"Buon pomeriggio Asidor, come ti senti oggi?"
Il giovane uomo, avrà di poco superato la trentina, sbatte un paio di volte le palpebre sporgenti e sorride: "Meglio, dottoressa Tsuguhara. Il mal di testa è passato, e questa notte non ho avuto incubi".
"Ma che splendida notizia. Allora ti va di parlare un po' con me?"
È un suono di gola, quasi impercettibile, accompagnato da un cenno del capo e una lieve scrollata di spalle: "Cosa vuole sapere?"
"Durante il nostro ultimo incontro, mi stavi raccontando della tua adolescenza, quando hai cominciato a isolarti perché, a tuo dire, non riuscivi a legare con gli altri tuoi coetanei".
Annuisce di nuovo, la voce calma: "Esatto".
"Puoi descrivermi qualche dettaglio in più? Non so, i tuoi pensieri, le tue sensazioni nei loro confronti? Se hai mai pensato di rivolgerti a un adulto per confidarti. Ne hai mai parlato con i tuoi genitori?
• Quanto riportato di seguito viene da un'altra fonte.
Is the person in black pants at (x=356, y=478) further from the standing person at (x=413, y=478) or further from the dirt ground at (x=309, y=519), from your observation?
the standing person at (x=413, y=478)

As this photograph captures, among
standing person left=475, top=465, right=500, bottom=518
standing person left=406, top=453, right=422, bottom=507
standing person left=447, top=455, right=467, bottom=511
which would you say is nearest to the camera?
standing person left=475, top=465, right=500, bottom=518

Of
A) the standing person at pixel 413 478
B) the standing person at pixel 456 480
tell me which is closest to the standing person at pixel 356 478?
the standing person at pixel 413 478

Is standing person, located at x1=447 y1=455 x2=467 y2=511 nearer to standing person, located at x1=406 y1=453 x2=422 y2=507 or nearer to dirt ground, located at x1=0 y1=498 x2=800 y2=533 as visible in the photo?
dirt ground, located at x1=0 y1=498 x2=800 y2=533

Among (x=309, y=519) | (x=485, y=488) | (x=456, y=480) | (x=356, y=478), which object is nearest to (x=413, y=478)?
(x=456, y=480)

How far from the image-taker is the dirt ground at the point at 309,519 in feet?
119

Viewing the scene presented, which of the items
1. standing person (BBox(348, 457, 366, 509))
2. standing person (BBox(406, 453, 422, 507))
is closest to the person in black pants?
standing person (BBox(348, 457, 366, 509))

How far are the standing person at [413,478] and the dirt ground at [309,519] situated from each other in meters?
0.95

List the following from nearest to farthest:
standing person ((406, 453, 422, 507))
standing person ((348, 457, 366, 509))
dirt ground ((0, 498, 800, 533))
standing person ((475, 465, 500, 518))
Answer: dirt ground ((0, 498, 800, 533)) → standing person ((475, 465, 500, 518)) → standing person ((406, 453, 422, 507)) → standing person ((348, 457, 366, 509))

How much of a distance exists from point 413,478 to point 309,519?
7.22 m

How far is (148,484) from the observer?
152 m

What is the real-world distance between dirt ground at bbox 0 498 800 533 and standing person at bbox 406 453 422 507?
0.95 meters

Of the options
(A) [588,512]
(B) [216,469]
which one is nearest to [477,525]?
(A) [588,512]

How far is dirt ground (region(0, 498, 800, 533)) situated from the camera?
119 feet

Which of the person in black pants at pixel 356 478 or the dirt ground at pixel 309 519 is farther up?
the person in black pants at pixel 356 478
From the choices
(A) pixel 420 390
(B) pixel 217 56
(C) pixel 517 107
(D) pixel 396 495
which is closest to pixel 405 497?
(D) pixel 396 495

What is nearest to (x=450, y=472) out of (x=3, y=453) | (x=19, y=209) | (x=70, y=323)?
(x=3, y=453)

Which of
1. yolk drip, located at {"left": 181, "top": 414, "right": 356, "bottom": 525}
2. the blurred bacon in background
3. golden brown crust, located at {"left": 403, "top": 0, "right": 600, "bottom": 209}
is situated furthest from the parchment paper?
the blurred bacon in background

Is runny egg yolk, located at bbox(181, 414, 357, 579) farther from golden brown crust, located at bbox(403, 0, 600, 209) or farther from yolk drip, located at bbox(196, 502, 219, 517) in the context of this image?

Con un insegnante, magari?"
I tratti di Asidor, fino a quel momento rilassati in un'apparente, serena impassibilità, si contraggono: lo sguardo si oscura; la fronte si corruga; le labbra si stringono in una linea orizzontale che inizia a tremare per lo sforzo; quando inizia a parlare, il tono della voce oscilla, in un alternarsi di raspate rauche e picchi di acuto falsetto.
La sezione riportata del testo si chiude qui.